Mieszkam w Anglii. 2,5 tygodnia temu kupilam swinke morska - samiczke. Klatke, jedzonko i reszte niezbednych rzeczy rowniez. Świnka byla bardzo nieufna i czesto na nasz widok w pokoju uciekala do swojego schornienia. Ogolnie jest ciezka do oswojenia. Wydaje mi sie ze z calej ferajny w sklepie wybralismy chyba najbardziej nieufna i wycofana. Dalam jej kilka dni spokoju jednak ostatnio probowalismy ja wyjmowac z klatki karmic i oswajac z naszym zapachem itd.

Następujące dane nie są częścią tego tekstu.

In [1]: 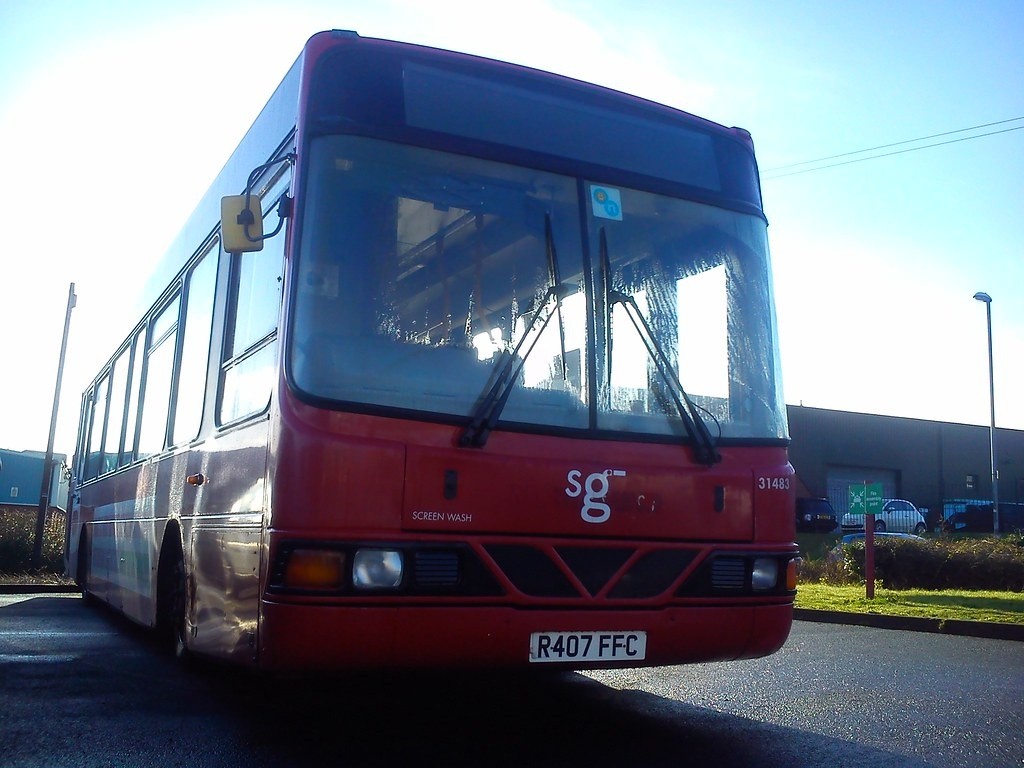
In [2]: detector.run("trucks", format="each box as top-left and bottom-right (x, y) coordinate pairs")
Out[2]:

Dzis zauwazylismy ze odkad wrocilismy z pracy caly czas siedzi w swoim domku i nie wychodzi (kilka dni temu zmienilismy jej plastikowy daszek dolaczony w komplecie do klatki na drewniany domek). Pomyslelismy ze moze jej sie nie spodobal. Jednak swinka ewidentnie nic nie jadla. Niestety nie wiem czy sie wyprozniala bo na trocinach bylo troszke kupek i nie dalo sie stwierdzic czy to dzisiejsze czy wczorajsze, a do poludnia bylismy w pracy. Mala dala sie dzis bez problemu wyciagac z klatki, siedziala non stop w jednym miejscu nie reagowala na nic. Zupelnie bez zycia. Od razu pojechalismy do weterynarza - w razie mozliwosci jezykowych wytlumaczylismy powod wizyty. Jednak pani weterynarz zostawila swinke na obserwacji do jutra. Powiedziala ze mozliwe ze to zaparcia jednak nie daje mi to spokoju i martwie sie. Moze ktos mnie uspokoi ze to jednak nic strasznego?